A large building in East London will soon be filled with old tube trains, and an old aeroplane, as part of a UCL laboratory.
To be completed in 2021, PEARL (Person-Environment-Activity Research Laboratory) will be the only space in the world where researchers can precisely simulate large-scale environments such as train stations or town centres and test people’s reactions to them in detail.
The research centre will build on the work of PAMELA (UCL Pedestrian Accessibility Movement Environment Laboratory) which has informed the design of proposed new London Underground trains to make them more accessible for disabled people, and identified ways of improving infrastructure for people with dementia.
At 14 metres tall and with 600 square metres of reconfigurable floor space, PEARL will have the ability to simulate scenarios, recreating smells such as gas leaks and sounds ranging from the tiniest bird song to massive explosions.
Planning permission was granted by Barking and Dagenham Council last week.
UCL says that it expects to obtain 4 to 8 decommissioned tube or train carriages for use in PEARL experiments. These will normally be stored in the yard space outside the building and brought into the lab space through large doors at either end when required. PEARL also plans to use a selection of the carriages as meeting / work spaces.
The facility, located near Dagenham East tube station, will also be one of the core laboratories in the UK government’s EPSRC-funded UK Collaboratorium for Research on Infrastructure and Cities (UKCRIC).

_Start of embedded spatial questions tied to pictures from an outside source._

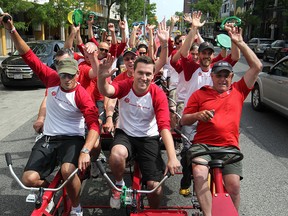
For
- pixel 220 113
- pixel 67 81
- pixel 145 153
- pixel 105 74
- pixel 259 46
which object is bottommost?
pixel 145 153

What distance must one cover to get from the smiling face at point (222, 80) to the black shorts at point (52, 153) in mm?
1573

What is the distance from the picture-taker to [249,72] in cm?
355

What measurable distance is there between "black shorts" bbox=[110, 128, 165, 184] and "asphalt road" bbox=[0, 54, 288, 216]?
0.71 metres

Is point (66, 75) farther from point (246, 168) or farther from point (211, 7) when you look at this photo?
point (211, 7)

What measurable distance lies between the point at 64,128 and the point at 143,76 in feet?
3.36

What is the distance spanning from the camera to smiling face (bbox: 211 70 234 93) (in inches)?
137

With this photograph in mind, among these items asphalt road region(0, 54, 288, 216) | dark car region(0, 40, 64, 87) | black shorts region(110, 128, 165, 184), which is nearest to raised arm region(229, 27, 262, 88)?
black shorts region(110, 128, 165, 184)

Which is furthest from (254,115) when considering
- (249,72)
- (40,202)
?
(40,202)

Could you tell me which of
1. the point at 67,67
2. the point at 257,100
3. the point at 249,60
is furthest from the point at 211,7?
the point at 67,67

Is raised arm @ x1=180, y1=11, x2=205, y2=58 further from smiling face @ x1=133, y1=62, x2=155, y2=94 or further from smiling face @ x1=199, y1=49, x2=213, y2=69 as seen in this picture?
smiling face @ x1=133, y1=62, x2=155, y2=94

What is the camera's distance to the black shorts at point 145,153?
3.50m

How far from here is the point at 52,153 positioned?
3.48 meters

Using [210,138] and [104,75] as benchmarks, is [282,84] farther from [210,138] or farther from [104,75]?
[104,75]

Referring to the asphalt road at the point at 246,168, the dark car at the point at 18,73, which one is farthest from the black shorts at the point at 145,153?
the dark car at the point at 18,73
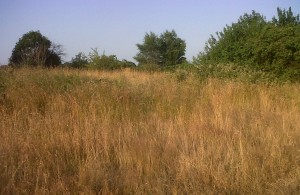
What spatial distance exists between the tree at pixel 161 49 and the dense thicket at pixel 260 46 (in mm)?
25570

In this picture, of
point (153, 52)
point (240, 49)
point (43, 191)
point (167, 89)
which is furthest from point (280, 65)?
point (153, 52)

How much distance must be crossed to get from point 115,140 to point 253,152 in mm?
1947

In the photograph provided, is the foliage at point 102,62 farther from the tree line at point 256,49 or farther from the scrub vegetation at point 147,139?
the scrub vegetation at point 147,139

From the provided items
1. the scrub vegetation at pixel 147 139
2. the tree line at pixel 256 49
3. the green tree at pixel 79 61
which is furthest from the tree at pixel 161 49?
the scrub vegetation at pixel 147 139

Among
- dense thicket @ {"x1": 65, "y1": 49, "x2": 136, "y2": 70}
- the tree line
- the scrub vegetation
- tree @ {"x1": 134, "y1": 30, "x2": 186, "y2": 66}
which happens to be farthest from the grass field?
tree @ {"x1": 134, "y1": 30, "x2": 186, "y2": 66}

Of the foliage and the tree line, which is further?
the foliage

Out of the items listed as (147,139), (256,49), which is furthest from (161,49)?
(147,139)

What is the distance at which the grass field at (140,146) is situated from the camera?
307 centimetres

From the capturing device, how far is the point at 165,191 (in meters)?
3.01

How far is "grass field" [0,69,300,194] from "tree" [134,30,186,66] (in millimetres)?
34992

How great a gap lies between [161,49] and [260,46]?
3082 centimetres

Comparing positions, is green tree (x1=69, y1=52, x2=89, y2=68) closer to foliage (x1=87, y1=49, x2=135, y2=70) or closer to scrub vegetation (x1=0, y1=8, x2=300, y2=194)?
foliage (x1=87, y1=49, x2=135, y2=70)

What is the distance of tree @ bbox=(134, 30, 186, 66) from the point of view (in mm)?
41125

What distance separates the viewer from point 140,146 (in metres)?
3.87
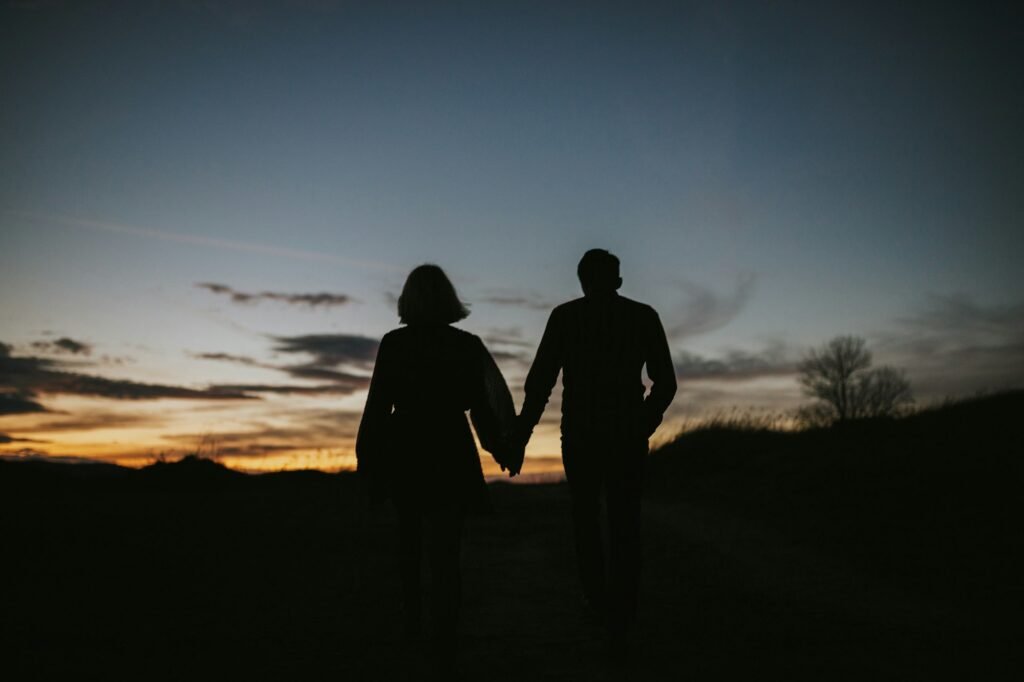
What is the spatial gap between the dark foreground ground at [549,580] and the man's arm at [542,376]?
1429 millimetres

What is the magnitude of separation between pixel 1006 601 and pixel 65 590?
7595 mm

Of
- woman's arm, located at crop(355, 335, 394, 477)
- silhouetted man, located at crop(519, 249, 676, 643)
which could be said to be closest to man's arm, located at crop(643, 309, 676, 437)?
silhouetted man, located at crop(519, 249, 676, 643)

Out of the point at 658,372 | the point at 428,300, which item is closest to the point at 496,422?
the point at 428,300

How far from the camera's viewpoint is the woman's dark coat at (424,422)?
454 centimetres

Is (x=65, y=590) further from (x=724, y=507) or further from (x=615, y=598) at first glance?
(x=724, y=507)

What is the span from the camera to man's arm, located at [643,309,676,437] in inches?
202

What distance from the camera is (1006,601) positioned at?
20.2 ft

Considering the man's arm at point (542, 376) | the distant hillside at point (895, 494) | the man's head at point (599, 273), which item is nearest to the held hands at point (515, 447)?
the man's arm at point (542, 376)

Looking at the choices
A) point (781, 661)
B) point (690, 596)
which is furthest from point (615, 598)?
point (690, 596)

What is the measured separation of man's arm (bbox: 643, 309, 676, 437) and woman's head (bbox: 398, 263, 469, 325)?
1329mm

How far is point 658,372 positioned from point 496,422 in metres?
1.20

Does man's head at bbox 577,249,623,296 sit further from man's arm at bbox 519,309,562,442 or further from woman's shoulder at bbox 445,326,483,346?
woman's shoulder at bbox 445,326,483,346

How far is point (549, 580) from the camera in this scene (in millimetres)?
7082

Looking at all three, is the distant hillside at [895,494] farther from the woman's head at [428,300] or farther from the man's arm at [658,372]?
the woman's head at [428,300]
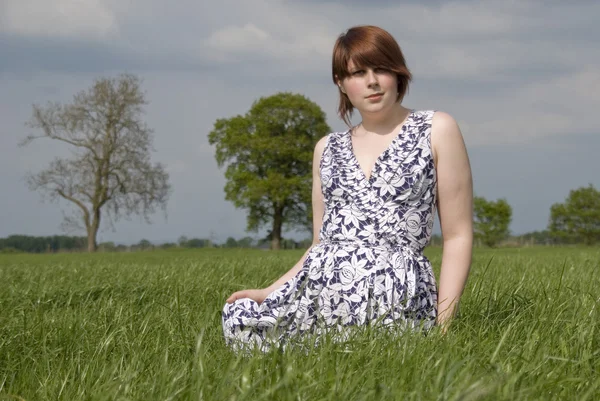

This is great news and an example of exciting innovation born of joined~up thinking about which we here hear precious little.
Any idea can be exposed to the crucible of reality be it aeroplane-sized or neurological study.
Clunky name aside it’s a classic in that it’s simple and one of those ‘Why didn’t we think of this before?’ solutions.
And they could not afford to rebuild the Petrie Museum111
This is only sort-of-new. A very, very long time ago (OK, the late 1980s) London Transport ran a whole series of trials to test train capacity and speed of entry/exit to help design both the Central line and DLR fleets. The Central line tests used a mix of carriages parked in the bay platform at Woodford, causing much bafflement from regular commuters, while the DLR ones took place at Poplar station during (I think) an engineering works closure. Most of the people acting as passengers were recruited via the local Job Centres, and they got enough of a financial reward to make it worthwhile – there were hordes of them, split into ‘teams’ who were asked to get on, then get off, in various combinations and scenarios. The test to derive the actual figure for how many people could fit into a crush-loaded train would probably not survive today’s safety culture…..
Being next to the ‘real’ railway seemed to make people behave fairly similarly to how they would normally – standing blocking the doors, trying to get on at the same door as all their mates, etc. I’m not entirely sure that they’ll respond ‘realistically’ when they’re in a big shed in Dagenham. But I expect the researchers have thought of that!
To be fair, I didn’t say the idea of this sort of research was itself new — as studying the movements of crowds has been a science for well over a century.
The Building Research Establishment at Garston Hertfordshire have done various tests with tube trains and a plane fuselage in the past. I was one of the “volunteers”.